PASSAGE PROVIDED:
1. Another Differentiation Problem

Find dy/dx for the following curve:

x = ( 1 - a sq ) to the power of 3/2
y = sin to the power of -1 ( a )

2. can you confirm the equations

Looks like,

$x= (1-\sqrt{a})^{\frac{3}{2}}$
$y= sin^{-1}(a)$

3. Originally Posted by puggie
Find dy/dx for the following curve:

x = ( 1 - a sq ) to the power of 3/2
y = sin to the power of -1 ( a )
As I said in your last post, this requires Parametric Differentiation.

Remember, $\frac{dy}{dA} \times \frac{dA}{dx} = \frac{dy}{dx}$

Is it differentiating the equations themselves you are struggling with?

4. Hi pickslides

y as you have written is correct.

x should be a square and not square root of a!

Thanks everybody

5. $x=(1-a^2)^{\frac{3}{2}}$
$y=sin^{-1}(a)$

Substitute $a=sin \theta$

$y=\theta$

$x=(1-sin^2\theta)^{\frac{3}{2}}$

$x=cos^3\theta$

$\frac{dx}{d\theta}=3cos^2\theta*-sin\theta$
$\frac{dx}{dy}=3cos^2\theta*-sin\theta$
$\frac{dx}{dy}=3(1-a^2)*-a$
$\frac{dx}{dy}=3a(a^2-1)$
$\frac{dy}{dx}=\frac{1}{3a(a^2-1)}$

6. $x= (1-a^2)^{\frac{3}{2}}$

from this find $\frac{dx}{da}$

$y= sin^{-1}(a)$

from this find $\frac{dy}{da}$

$then \frac{dy}{dx} = \frac{dy}{da} \times \frac{1}{\frac{dx}{da}}
$

DATA SEGMENT:
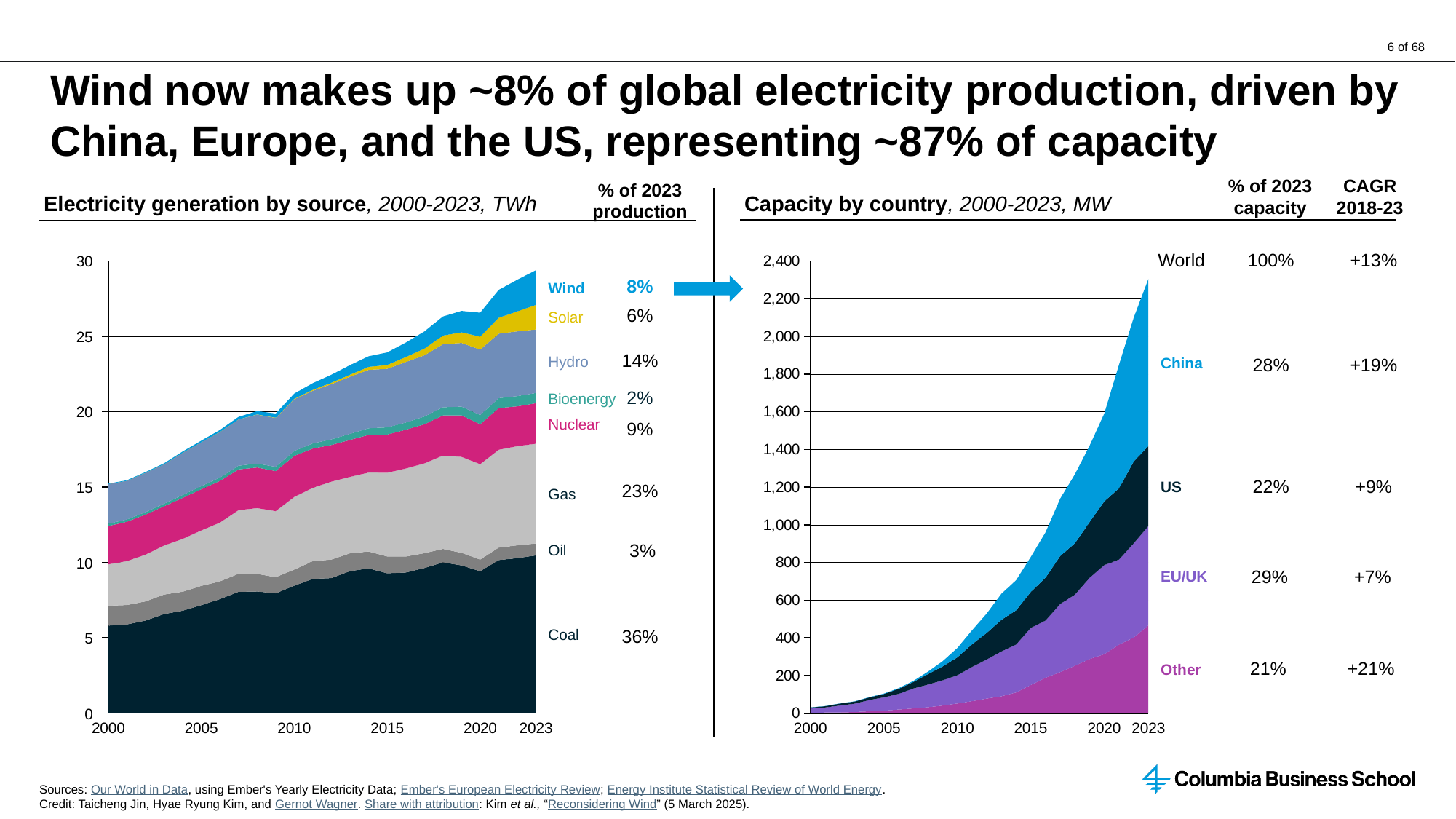
In the 'Electricity generation by source' chart, which has a larger share of 2023 production, Solar or Oil? Solar How many electricity sources are shown in the 'Electricity generation by source' chart? 8 In the 'Electricity generation by source' chart, what is the difference between the 2023 production shares of Gas and Hydro? 9 percentage points In the 'Capacity by country' chart, what is China's share of 2023 capacity? 28% In the 'Electricity generation by source' chart, which source has the largest share of 2023 production? Coal In the 'Electricity generation by source' chart, does total electricity generation rise or fall from 2000 to 2023? Rise In the 'Capacity by country' chart, which region has the highest CAGR for 2018-23? Other In the 'Electricity generation by source' chart, which source has the smallest share of 2023 production? Bioenergy In the 'Electricity generation by source' chart, what percentage of 2023 production does Coal account for? 36% In the 'Capacity by country' chart, is the total world capacity in 2023 greater or less than 2,000 MW? greater In the 'Electricity generation by source' chart, what percentage of 2023 production does Wind account for? 8% What kind of chart is the 'Capacity by country' chart? Stacked area chart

DIRECTIONS FOR THIS TASK: Can you quote the differentiation thread above from "2. can you confirm" to "requires Parametric Differentiation."?

TASK ANSWER:
2. can you confirm the equations

Looks like,

$x= (1-\sqrt{a})^{\frac{3}{2}}$
$y= sin^{-1}(a)$

3. Originally Posted by puggie
Find dy/dx for the following curve:

x = ( 1 - a sq ) to the power of 3/2
y = sin to the power of -1 ( a )
As I said in your last post, this requires Parametric Differentiation.